- Problem details -
Return exactly the lines of the data below, from the one that contains "How far do the" through the final line, and leave out every picture.

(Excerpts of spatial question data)
** Begin **
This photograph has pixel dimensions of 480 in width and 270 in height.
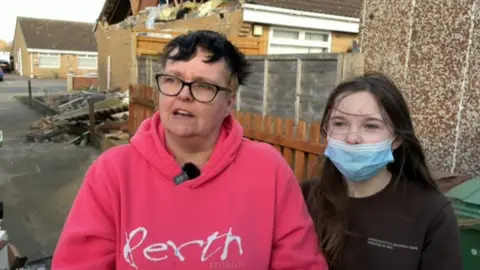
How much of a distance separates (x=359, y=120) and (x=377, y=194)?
32 centimetres

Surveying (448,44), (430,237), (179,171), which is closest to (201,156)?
(179,171)

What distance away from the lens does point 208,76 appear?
139 cm

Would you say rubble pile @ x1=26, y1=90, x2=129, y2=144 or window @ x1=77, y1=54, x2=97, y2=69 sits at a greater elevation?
window @ x1=77, y1=54, x2=97, y2=69

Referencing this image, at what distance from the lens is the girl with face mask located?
5.06ft

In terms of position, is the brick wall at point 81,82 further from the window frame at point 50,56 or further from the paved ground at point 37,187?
the window frame at point 50,56

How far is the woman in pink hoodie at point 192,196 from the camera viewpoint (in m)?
1.30

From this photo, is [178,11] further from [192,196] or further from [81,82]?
[192,196]

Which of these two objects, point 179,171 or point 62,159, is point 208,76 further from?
point 62,159

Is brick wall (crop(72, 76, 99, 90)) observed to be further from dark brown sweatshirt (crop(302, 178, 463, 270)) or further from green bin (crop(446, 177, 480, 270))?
dark brown sweatshirt (crop(302, 178, 463, 270))

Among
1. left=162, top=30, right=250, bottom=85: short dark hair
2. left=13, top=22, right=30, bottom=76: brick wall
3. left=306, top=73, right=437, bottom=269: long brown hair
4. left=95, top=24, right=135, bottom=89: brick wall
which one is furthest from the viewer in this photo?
left=13, top=22, right=30, bottom=76: brick wall

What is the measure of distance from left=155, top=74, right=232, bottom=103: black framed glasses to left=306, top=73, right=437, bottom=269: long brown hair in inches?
24.9

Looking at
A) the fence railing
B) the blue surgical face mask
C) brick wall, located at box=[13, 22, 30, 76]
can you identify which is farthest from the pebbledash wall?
brick wall, located at box=[13, 22, 30, 76]

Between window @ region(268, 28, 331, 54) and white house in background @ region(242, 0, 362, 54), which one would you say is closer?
white house in background @ region(242, 0, 362, 54)

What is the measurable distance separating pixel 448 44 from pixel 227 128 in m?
2.65
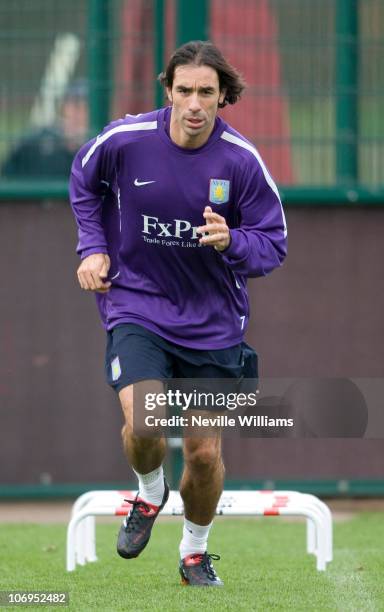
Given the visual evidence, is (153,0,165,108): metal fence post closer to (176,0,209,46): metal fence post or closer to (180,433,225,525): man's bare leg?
(176,0,209,46): metal fence post

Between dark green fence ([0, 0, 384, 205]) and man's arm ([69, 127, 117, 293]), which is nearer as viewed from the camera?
man's arm ([69, 127, 117, 293])

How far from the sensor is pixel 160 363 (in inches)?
255

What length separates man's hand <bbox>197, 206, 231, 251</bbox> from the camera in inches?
238

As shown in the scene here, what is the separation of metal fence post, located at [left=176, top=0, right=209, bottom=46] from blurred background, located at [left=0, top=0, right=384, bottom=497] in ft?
0.05

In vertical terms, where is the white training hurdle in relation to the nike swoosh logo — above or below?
below

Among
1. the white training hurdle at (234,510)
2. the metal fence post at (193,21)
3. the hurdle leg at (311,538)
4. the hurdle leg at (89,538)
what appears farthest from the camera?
the metal fence post at (193,21)

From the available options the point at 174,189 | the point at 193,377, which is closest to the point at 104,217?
the point at 174,189

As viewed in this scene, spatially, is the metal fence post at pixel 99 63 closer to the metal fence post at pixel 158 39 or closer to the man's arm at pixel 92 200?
the metal fence post at pixel 158 39

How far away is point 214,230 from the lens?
6.06m

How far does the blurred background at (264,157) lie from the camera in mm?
10297

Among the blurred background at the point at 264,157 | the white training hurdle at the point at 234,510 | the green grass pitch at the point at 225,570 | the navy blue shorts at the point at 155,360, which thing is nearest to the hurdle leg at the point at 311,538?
the green grass pitch at the point at 225,570

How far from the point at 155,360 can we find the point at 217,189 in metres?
0.79

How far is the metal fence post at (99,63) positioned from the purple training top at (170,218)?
12.4 ft

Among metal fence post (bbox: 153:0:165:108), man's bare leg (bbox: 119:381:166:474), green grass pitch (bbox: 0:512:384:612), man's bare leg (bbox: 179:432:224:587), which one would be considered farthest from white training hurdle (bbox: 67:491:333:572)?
metal fence post (bbox: 153:0:165:108)
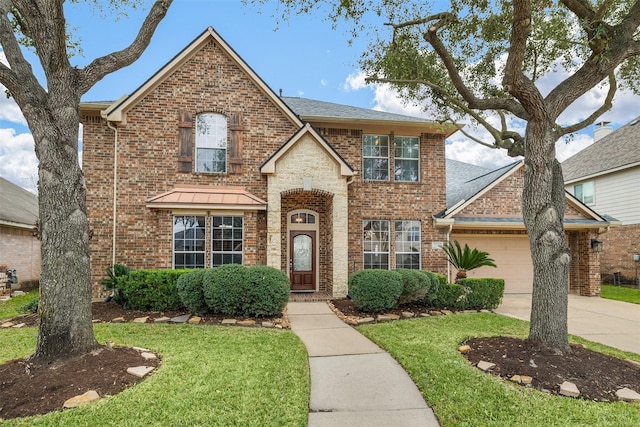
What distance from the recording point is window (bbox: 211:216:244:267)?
1146cm

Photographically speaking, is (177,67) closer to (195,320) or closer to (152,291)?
(152,291)

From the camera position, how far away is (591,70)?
6.20 m

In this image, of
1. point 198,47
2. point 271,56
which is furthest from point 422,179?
point 198,47

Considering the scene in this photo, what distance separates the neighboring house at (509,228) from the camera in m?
13.1

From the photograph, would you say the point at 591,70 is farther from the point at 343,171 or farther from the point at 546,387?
the point at 343,171

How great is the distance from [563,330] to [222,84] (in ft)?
36.7

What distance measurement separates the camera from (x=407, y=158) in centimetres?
1346

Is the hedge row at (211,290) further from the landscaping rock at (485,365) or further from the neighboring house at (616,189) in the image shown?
the neighboring house at (616,189)

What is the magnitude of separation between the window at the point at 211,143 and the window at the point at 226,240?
5.56 ft

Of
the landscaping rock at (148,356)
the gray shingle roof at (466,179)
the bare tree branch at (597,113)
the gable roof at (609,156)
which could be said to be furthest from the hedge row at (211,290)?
the gable roof at (609,156)

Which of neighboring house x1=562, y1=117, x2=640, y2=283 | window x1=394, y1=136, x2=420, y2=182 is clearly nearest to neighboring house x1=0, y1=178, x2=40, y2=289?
window x1=394, y1=136, x2=420, y2=182

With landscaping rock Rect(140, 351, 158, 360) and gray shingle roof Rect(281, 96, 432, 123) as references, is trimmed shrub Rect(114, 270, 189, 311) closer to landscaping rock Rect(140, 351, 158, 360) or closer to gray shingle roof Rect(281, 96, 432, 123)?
landscaping rock Rect(140, 351, 158, 360)

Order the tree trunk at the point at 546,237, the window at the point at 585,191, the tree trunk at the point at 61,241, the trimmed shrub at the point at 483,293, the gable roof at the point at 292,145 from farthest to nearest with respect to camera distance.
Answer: the window at the point at 585,191
the gable roof at the point at 292,145
the trimmed shrub at the point at 483,293
the tree trunk at the point at 546,237
the tree trunk at the point at 61,241

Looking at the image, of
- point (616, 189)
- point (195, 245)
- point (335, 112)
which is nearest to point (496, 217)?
point (335, 112)
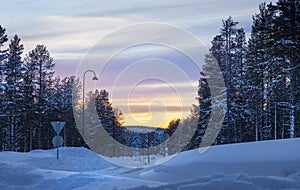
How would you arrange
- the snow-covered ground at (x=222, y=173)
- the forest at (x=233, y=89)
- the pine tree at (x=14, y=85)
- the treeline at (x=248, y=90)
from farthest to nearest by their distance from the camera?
the pine tree at (x=14, y=85) → the treeline at (x=248, y=90) → the forest at (x=233, y=89) → the snow-covered ground at (x=222, y=173)

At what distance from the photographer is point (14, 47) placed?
46.5 metres

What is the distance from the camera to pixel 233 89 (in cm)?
3728

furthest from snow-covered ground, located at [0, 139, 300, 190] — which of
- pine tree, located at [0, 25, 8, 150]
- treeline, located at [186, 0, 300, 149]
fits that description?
pine tree, located at [0, 25, 8, 150]

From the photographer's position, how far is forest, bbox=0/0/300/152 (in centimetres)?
2852

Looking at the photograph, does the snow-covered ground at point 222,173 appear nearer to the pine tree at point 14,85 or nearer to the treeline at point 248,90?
the treeline at point 248,90

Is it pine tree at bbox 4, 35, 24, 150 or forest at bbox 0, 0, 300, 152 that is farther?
pine tree at bbox 4, 35, 24, 150

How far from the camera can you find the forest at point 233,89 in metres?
28.5

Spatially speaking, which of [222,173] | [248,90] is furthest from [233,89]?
[222,173]

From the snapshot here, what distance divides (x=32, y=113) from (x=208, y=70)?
21.6 metres

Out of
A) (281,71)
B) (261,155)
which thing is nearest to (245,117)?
(281,71)

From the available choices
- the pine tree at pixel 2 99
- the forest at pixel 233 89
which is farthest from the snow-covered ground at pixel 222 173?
the pine tree at pixel 2 99

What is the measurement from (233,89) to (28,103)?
2382cm

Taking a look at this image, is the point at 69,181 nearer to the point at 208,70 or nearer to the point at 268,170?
the point at 268,170

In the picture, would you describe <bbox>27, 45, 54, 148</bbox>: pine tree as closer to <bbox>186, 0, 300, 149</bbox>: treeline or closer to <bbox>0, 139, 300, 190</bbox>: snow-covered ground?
<bbox>186, 0, 300, 149</bbox>: treeline
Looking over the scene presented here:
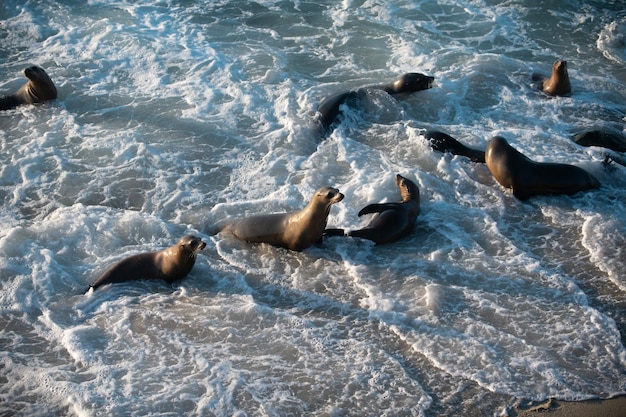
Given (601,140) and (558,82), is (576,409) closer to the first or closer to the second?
(601,140)

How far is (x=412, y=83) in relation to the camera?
10766mm

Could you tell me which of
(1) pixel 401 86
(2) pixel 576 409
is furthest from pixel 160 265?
(1) pixel 401 86

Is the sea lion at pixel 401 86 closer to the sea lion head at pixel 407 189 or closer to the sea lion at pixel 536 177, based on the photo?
the sea lion head at pixel 407 189

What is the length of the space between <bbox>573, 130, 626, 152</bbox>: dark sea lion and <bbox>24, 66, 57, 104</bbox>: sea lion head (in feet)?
26.7

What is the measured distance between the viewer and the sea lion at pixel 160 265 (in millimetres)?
6938

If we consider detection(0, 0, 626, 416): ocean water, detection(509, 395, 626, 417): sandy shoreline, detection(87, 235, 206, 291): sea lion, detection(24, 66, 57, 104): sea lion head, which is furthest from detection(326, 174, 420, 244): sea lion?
detection(24, 66, 57, 104): sea lion head

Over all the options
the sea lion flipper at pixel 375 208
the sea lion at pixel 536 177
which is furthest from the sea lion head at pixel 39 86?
the sea lion at pixel 536 177

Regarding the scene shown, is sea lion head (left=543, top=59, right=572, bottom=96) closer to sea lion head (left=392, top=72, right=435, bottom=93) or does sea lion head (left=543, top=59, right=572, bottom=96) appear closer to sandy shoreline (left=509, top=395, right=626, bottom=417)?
sea lion head (left=392, top=72, right=435, bottom=93)

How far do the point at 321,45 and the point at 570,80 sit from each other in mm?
4558

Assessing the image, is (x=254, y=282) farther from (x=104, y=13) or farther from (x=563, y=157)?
(x=104, y=13)

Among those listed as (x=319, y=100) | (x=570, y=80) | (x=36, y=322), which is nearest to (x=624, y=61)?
(x=570, y=80)

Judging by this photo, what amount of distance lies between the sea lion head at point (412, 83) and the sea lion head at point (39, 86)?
556 cm

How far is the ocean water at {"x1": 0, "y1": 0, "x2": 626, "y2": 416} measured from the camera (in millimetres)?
5836

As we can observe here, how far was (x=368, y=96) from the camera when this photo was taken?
34.8ft
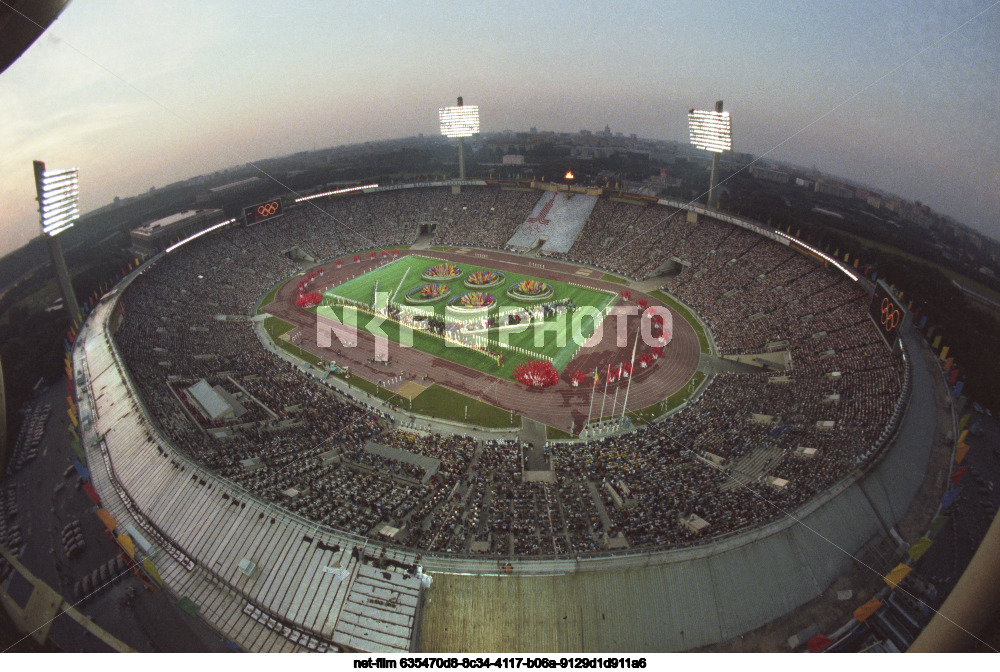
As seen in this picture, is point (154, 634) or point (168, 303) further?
point (168, 303)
** End **
- Task result -
How far do the point at 321,45 and the point at 570,80 sit from each other in mm?
4558

Assessing the image, is (x=254, y=282) farther from (x=104, y=13) or farther from (x=563, y=157)?
(x=104, y=13)

Among those listed as (x=319, y=100) | (x=570, y=80) | (x=36, y=322), which is nearest to (x=624, y=61)?
(x=570, y=80)

Judging by this photo, what amount of distance lies between the sea lion head at point (412, 83) and the sea lion head at point (39, 86)?
556 cm

How far is the ocean water at {"x1": 0, "y1": 0, "x2": 626, "y2": 416} measured from the camera (in millimetres)?
5836

As we can observe here, how far was (x=368, y=96) from the camera when this photo was taken?
34.8ft
As seen in this picture, is point (154, 634) or point (168, 303) further?
point (168, 303)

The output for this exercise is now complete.